▸ THE EXERCISE:
In the Kerala floods excerpt, rewrite the stretch from "Pandanad which had" through "Pandanad on time.", replacing "district administration" with "local administration".

start EXCERPT

Pandanad which had been the epicenter of the floods in Pathanamthitta district was sinking fast without the knowledge of most of the people in the district administration, one of the primary reasons why the Navy or the NDRF which was engaged in other areas could not be mobilized for rescue in Pandanad on time.
"What happened in Pandanad explains the entire situation in Kerala at the onset of the flooding. Nobody really understood the extent of the calamity that was developing. By the time they did it was too late and there was chaos in coordinating between the armed forces and the district administration. That was where the best came out of ordinary citizens like the fishermen who taught us a lesson or two in crisis management ,'' Joseph C Mathew former IT advisor to State government and a resident of Chengannur.
From Ockhi to Kerala Floods
By the time the fishermen and their boats gathered in numbers, the flooded Pampa river was often changing its course at more than one place and flowing at an unimaginable speed eating up most of Pandanad and adjoining areas marooning thousands on the terraces of their homes.

end EXCERPT
start RECORDS

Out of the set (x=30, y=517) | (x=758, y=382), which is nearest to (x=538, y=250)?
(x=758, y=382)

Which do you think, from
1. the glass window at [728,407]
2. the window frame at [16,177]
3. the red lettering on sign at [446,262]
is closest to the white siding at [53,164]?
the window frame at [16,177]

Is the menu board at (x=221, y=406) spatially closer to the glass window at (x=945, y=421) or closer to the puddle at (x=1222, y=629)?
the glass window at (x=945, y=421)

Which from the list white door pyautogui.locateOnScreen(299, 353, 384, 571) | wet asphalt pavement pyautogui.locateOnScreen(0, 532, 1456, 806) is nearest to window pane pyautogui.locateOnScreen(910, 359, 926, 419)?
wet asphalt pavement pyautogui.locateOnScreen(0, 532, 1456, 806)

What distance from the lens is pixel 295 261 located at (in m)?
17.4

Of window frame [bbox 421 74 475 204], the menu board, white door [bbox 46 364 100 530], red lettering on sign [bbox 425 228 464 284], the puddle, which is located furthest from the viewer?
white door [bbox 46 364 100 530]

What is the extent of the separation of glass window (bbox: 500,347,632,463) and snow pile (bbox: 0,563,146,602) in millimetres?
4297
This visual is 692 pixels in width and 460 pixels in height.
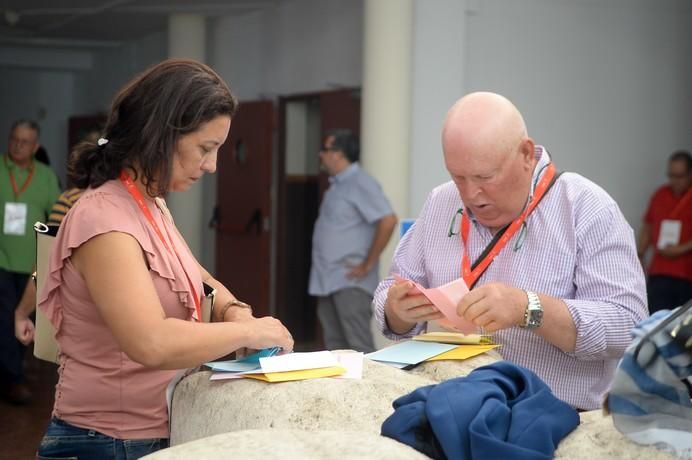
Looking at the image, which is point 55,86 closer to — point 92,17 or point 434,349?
point 92,17

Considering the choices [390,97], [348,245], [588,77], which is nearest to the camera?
[348,245]

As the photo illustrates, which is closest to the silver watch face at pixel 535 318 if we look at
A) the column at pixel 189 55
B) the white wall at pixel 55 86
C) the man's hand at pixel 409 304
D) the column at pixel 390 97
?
the man's hand at pixel 409 304

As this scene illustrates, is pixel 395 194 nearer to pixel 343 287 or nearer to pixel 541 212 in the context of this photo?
pixel 343 287

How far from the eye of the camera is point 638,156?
324 inches

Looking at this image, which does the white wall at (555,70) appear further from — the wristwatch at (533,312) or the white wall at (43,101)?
the white wall at (43,101)

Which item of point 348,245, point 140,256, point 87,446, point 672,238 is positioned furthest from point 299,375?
point 672,238

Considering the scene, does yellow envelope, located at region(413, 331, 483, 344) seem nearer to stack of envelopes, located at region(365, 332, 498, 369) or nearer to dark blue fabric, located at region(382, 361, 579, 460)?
stack of envelopes, located at region(365, 332, 498, 369)

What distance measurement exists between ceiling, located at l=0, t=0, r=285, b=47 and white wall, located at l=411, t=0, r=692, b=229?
2890 millimetres

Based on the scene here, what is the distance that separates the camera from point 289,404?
175 cm

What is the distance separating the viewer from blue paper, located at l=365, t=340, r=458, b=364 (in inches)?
82.3

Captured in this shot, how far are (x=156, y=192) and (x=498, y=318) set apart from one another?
0.78m

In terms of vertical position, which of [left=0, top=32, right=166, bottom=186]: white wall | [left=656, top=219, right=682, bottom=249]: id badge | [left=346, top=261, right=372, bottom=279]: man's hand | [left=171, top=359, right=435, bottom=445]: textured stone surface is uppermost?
[left=0, top=32, right=166, bottom=186]: white wall

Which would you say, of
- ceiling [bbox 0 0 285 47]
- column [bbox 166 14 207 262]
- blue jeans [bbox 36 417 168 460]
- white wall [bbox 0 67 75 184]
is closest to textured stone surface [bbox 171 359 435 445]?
blue jeans [bbox 36 417 168 460]

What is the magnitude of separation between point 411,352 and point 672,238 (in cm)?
573
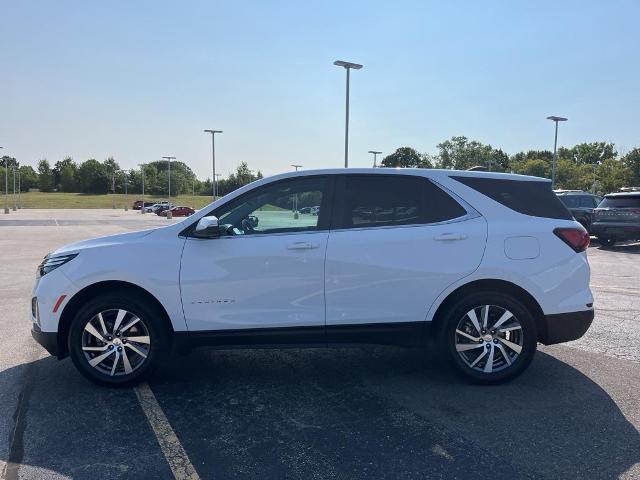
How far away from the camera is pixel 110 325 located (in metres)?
4.07

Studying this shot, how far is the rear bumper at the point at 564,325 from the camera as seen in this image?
4.18 meters

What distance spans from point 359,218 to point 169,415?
6.87 feet

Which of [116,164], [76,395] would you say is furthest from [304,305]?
[116,164]

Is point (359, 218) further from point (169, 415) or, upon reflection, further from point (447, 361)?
point (169, 415)

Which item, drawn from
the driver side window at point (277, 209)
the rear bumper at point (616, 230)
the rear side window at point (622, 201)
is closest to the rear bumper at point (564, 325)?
the driver side window at point (277, 209)

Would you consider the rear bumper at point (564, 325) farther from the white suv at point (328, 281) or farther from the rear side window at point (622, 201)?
the rear side window at point (622, 201)

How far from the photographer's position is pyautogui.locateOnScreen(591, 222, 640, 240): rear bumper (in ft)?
49.1

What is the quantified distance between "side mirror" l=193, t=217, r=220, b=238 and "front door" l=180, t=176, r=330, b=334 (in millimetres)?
80

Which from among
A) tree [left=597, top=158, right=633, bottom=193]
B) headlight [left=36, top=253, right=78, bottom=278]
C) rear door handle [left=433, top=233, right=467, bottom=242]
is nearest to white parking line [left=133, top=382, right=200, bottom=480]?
headlight [left=36, top=253, right=78, bottom=278]

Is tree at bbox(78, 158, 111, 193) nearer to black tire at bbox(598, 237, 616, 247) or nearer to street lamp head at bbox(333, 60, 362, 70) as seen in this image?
street lamp head at bbox(333, 60, 362, 70)

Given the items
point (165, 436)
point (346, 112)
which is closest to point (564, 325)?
point (165, 436)

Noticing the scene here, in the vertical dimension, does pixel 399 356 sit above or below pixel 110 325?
below

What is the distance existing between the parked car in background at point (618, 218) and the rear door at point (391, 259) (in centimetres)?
1343

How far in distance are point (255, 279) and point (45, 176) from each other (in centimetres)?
14599
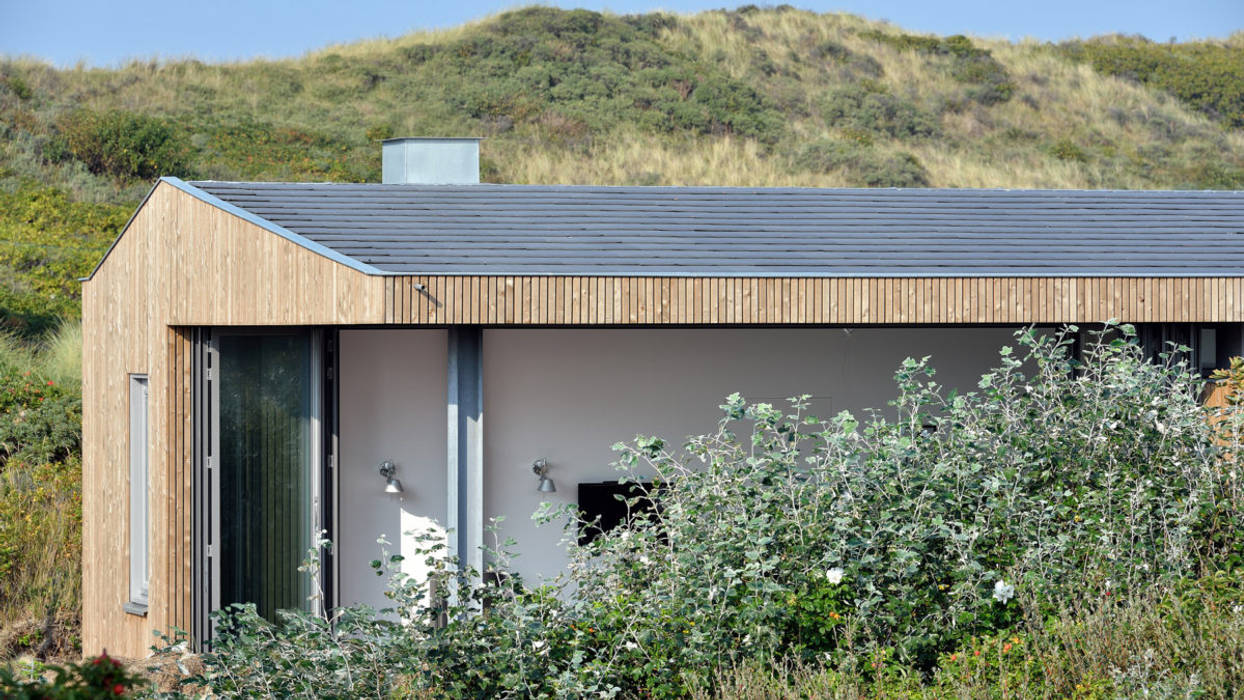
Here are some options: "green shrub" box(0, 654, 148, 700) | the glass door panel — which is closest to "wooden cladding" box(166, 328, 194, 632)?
the glass door panel

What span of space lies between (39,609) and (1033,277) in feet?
25.2

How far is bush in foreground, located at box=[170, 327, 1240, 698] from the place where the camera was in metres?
4.69

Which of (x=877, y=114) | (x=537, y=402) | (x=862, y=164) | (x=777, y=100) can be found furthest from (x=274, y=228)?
(x=877, y=114)

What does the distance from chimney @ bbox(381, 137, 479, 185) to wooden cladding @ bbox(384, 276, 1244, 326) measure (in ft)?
12.1

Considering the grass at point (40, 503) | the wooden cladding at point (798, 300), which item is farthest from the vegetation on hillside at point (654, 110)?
the wooden cladding at point (798, 300)

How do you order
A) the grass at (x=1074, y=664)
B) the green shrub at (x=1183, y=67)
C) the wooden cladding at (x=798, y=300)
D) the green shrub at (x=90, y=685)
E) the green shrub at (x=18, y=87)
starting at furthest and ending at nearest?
the green shrub at (x=1183, y=67) < the green shrub at (x=18, y=87) < the wooden cladding at (x=798, y=300) < the grass at (x=1074, y=664) < the green shrub at (x=90, y=685)

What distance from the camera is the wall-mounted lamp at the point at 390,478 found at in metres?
8.23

end RECORDS

▸ REPLY TO THE EXERCISE:
Pandanad which had been the epicenter of the floods in Pathanamthitta district was sinking fast without the knowledge of most of the people in the local administration, one of the primary reasons why the Navy or the NDRF which was engaged in other areas could not be mobilized for rescue in Pandanad on time.